Cisco Systems (CSCO) trades at a forward PE (price-to-earnings) ratio of 14.8, which is similar to the peer average of 14.25x. Ericsson (ERIC) is trading above the average at 19.43x, while Juniper (JNPR), Nokia (NOK), and Hewlett Packard Enterprise (HPE) are trading at 11.47x, 13.8x, and 11.68x, respectively.
Now let’s look at Cisco’s EV-to-EBITDA (enterprise value to earnings before interest, tax, depreciation, and amortization) ratio estimates. Cisco trades at a forward EV-to-EBITDA ratio of 9.36x, which is below the peer average of 8.05x. Ericsson is trading above the average forward EV-to-EBITDA ratio at 10.82x, while Juniper, Nokia, and Hewlett Packard Enterprise have ratios of 7.96x, 7.22x, and 4.89x, respectively.

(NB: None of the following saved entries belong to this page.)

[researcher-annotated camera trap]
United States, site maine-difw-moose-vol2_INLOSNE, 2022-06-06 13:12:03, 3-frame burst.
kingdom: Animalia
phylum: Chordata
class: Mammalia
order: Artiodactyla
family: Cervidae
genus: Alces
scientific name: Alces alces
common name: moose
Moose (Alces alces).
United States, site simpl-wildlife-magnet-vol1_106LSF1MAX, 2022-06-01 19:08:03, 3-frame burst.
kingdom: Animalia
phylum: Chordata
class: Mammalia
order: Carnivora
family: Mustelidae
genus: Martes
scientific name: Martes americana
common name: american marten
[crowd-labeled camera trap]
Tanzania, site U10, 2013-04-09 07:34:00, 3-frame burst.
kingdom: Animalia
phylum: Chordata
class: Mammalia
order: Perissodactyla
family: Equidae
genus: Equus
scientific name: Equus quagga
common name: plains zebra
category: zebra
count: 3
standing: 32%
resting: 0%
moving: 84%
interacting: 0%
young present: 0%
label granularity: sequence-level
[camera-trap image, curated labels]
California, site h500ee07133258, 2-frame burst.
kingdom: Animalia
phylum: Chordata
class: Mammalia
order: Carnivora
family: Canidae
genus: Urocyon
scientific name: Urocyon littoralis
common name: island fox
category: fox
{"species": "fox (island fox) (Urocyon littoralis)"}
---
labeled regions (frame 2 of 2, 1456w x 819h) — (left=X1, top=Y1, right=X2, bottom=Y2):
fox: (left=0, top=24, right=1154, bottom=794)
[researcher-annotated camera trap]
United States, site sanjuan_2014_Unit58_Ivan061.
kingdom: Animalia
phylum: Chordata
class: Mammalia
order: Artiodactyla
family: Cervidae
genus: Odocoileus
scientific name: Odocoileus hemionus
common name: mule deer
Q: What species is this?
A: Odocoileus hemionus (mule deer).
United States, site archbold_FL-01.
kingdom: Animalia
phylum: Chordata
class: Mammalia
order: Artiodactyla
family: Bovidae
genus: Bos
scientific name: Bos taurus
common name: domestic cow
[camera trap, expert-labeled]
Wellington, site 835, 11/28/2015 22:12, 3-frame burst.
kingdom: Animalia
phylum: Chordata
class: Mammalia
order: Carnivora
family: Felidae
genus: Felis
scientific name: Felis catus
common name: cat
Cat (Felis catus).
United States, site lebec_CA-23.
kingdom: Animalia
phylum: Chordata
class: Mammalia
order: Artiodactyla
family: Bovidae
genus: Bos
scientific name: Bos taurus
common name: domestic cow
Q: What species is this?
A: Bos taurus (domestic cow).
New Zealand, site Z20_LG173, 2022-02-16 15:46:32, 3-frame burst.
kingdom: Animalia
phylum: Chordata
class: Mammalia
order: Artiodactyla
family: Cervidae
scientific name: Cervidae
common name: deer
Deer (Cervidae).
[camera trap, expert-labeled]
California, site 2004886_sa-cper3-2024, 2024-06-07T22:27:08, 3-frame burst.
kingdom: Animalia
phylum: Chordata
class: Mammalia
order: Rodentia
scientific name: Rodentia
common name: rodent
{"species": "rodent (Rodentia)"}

Cisco’s price-to-book ratio stands at 2.93x. The ratios for Ericsson, Juniper, HPE, and Nokia are 1.66x, 1.99x, 1.02x, and 1.51x, respectively.
As you can see in the above table, Cisco’s EBITDA margin is 31%. The margins for Ericsson, Juniper Networks, Nokia, and HPE are 1%, 23%, 7%, and 17%, respectively. The estimated EBITDA growth rate for Cisco is -2%. The estimated rates for Ericsson, Nokia, Juniper, and HPE are -24%, -7%, -12%, and 0%, respectively.
Cisco has a debt-to-capital ratio of 34%. The ratios for Juniper, Ericsson, Nokia, and HPE are 31%, 25%, 19%, and 37%, respectively.